Revealing cellular traits, one cell at a time
By Mark Wanner
In order to obtain enough DNA (or RNA or proteins) for sequencing and/or analysis, for many years researchers worked with samples containing millions of cells. Therefore, while the data produced represented at least some of the cells present in the sample, it didn’t distinguish cell sub-populations or yield any insights into the differences between them. It was a significant limitation, particularly for samples known to possess important cell-to-cell differences (cellular heterogeneity), such as from tumors.
Single-cell research methods have changed the situation in a relatively short time. As a recent paper in Nature Methods states, “High-throughput single-cell RNA sequencing has rapidly progressed from a tremendous technical achievement to a standard tool …” The paper, “Multiplexed detection of proteins, transcriptomes, clonotypes and CRISPR perturbations in single cells,” describes a method that takes single-cell research another step forward.

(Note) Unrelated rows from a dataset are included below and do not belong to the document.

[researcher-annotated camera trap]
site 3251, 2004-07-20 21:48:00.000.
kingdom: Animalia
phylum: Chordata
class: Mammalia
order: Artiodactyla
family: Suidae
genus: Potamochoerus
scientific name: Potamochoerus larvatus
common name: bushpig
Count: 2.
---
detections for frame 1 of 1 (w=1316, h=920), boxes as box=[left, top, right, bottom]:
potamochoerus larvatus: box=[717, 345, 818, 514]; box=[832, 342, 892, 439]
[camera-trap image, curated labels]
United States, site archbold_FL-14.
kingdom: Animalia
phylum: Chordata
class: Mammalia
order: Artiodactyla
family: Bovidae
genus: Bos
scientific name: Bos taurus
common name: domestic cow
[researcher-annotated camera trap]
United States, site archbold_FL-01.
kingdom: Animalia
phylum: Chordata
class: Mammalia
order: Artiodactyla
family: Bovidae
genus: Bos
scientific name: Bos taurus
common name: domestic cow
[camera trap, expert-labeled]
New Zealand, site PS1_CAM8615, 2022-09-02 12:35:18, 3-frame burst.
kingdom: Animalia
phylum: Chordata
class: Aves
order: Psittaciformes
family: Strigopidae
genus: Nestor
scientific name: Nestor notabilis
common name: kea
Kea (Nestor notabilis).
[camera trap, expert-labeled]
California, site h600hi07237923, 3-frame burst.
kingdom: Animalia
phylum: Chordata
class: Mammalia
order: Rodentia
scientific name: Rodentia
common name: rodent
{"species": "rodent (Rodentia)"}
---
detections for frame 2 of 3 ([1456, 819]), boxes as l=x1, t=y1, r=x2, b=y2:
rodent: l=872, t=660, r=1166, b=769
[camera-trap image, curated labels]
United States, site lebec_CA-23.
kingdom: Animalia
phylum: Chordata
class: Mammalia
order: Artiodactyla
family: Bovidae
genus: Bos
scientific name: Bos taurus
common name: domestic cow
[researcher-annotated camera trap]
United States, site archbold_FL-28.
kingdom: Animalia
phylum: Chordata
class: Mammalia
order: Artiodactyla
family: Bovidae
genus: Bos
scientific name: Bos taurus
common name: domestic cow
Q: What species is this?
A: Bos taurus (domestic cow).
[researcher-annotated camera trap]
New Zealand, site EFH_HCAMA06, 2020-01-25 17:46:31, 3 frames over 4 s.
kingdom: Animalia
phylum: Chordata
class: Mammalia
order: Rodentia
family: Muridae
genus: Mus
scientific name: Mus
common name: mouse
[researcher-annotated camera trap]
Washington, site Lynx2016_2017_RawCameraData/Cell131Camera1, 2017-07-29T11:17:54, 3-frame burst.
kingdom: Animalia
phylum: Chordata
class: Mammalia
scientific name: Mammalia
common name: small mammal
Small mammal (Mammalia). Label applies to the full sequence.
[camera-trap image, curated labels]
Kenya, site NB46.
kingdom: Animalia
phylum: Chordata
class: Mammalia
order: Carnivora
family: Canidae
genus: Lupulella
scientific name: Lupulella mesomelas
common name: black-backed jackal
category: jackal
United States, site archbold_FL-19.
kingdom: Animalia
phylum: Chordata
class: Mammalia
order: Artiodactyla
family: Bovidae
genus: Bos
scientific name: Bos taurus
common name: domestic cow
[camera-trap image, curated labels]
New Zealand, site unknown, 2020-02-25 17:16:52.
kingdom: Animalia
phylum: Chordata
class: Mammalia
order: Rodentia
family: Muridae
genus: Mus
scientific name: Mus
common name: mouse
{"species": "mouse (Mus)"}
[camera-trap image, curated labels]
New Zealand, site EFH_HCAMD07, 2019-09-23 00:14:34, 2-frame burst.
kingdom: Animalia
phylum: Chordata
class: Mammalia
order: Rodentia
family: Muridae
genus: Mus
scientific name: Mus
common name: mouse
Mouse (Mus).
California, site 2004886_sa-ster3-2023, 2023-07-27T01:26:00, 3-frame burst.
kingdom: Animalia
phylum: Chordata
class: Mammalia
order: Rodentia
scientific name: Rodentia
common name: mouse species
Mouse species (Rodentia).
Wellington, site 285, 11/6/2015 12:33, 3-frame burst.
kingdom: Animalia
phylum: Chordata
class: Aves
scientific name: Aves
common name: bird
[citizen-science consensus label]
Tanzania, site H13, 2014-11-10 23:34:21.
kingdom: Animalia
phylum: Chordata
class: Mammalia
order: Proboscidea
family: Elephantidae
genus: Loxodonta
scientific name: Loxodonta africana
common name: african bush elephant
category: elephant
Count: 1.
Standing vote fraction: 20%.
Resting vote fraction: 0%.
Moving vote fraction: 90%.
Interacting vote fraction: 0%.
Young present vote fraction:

A team led by Peter Smibert, Ph.D., of the New York Genome Center, and including Jackson Laboratory Assistant Professor and graduate student Anthony Cheng, presents “expanded CRISPR-compatible cellular Indexing of transcriptomes and epitopes by sequencing” (ECCITE-seq), which provides researchers with the ability to obtain information from multiple simultaneous research methods applied to single cells. Essentially, the method provides an expanded toolkit that enables investigations of cellular traits at the single cell level at an unprecedented level of detail.
The team was able to detect six cellular traits (transcriptome (RNAs), surface proteins, two T-cell receptor (TCR) types, sample identity, and single guide RNA (sgRNA, used for CRISPR protocols)) in a mixed human and mouse sample, providing a thorough characterization of individual cells in a single experiment. An example of increasing value through adding additional measurements was combining transcriptome with protein level analyses to assess the effectiveness and impact of CRISPR screens, which indicated that proteins could be found even when mRNA levels fell to sub-detectable levels. Therefore, changes in gene expression can be assessed more accurately when the protein levels are included. Another application for ECCITE-seq is for thoroughly characterizing different cell populations. The researchers deeply profiled blood cells from a healthy donor as well as a patient with a form of lymphoma, and they were able to cluster them based on gene expression signatures and protein level differences. Adding TCR type information, they further identified the subset of cells that were malignant tumor cells.
In the past, rigorous phenotyping (the measurement of traits) was only possible at an organismal or tissue level. With the advent of single-cell protocols and tools such as ECCITE-seq, phenotyping can now accurately and efficiently characterize traits at the level of the individual cell, opening exciting new frontiers for biomedical research.